Twin Cities Model A Ford Club continues leap year tradition.
Credit: Chad Nelson, KARE
Members of the Twin Cities Model A Ford Club during their leap year Ironman

EAGAN, Minn. — During Minnesota winters, we know where to find our summer toys: locked up tight behind garage doors.

“This is a 1929 Model A Ford Tudor sedan,” Ken Huber says from inside the heated garage of his Golden Valley home.  

Credit: Chad Nelson, KARE
Ken Huber stands with his 1929 Model A Ford, still in the garage.

“The season ends for most guys around Halloween time and most of the cars take a nap all winter,” Ken says.

At least that’s true three of four years for the members of the Twin Cities Model A Ford Club.

But not true, during leap years.

“We are now officially on tour,” Ken proclaims as he jams his car into gear and presses the throttle. 

Temperatures are below freezing, ditches are filled with snow, salt still glazes the road – and none of that matters each February 29th.  The Ironman is on.

“We've done it for 28 years and this is our eighth Ironman,” Lynne Groven says from the passenger seat of a Model A being driven by her husband Rog Anderson.

Credit: Chad Nelson, KARE
Lynne Groven (far left) and her husband Rog Anderson organize the Model A Ford Ironman.

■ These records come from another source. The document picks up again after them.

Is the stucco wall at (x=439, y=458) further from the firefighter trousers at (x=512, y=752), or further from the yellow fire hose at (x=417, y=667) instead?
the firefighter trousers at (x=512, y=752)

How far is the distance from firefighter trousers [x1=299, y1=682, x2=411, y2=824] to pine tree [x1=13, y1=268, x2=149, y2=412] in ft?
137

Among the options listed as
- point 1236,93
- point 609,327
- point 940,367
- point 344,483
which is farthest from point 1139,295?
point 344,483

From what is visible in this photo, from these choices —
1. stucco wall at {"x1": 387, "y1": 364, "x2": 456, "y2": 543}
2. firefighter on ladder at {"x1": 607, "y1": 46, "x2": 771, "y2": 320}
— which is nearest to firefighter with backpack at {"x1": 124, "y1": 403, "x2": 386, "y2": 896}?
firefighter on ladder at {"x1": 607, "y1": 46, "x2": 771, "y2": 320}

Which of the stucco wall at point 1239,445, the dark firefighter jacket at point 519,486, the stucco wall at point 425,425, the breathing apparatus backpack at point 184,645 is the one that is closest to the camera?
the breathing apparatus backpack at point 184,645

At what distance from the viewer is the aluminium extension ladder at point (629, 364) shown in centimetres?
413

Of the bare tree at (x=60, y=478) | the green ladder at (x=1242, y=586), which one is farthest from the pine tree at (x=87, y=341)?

Their friends Fred Rengel and Pam Koetz are in the backseat.

What started as a joke between friends, became a real event in 1992.

“We've had it anywhere from 61 degrees to six below with a 29 mile-an-hour wind,” Rog says.

That’s no small feat in cars without heaters. 

Yet with passengers dressed in warm coats and caps, 16 Model A’s paraded around the southeast metro.

As if to prove his mettle, Jasper Bond enjoyed the view from a rumble seat.

“It's warmed up,” Jasper says, glancing at his phone from his seat in the open air. “It's only 32 degrees now.”

Credit: Chad Nelson, KARE
A parade of Model A Fords taking part in the Twin Cities Model A Ford Ironman

From 1927 to 1932, Ford produced more than five million model A's, most of which spent their winters on the road, not tucked in garages.

Some Model A’s were even retrofitted with tracks and skis and marketed to mail carriers.

Jasper owns one such model he brought to the Ironman on a trailer – a mail rig that once served the Minnesota community of Braham.

Credit: Chad Nelson, KARE
Jasper Bond stands next to Model A Ford, once used as a tracked mail delivery vehicle

“I went to a show a few years ago and I saw one of these and decided I just had to have one,” Rog says.

If mail carriers could weather the winter in a Model A, the members of the Twin Cities Model A Ford Club decided at least one winter day every four years they too would stake a claim on hardy. 

“I'll tell you this,” Ken Huber says.  “We're turning a lot of heads out here today.”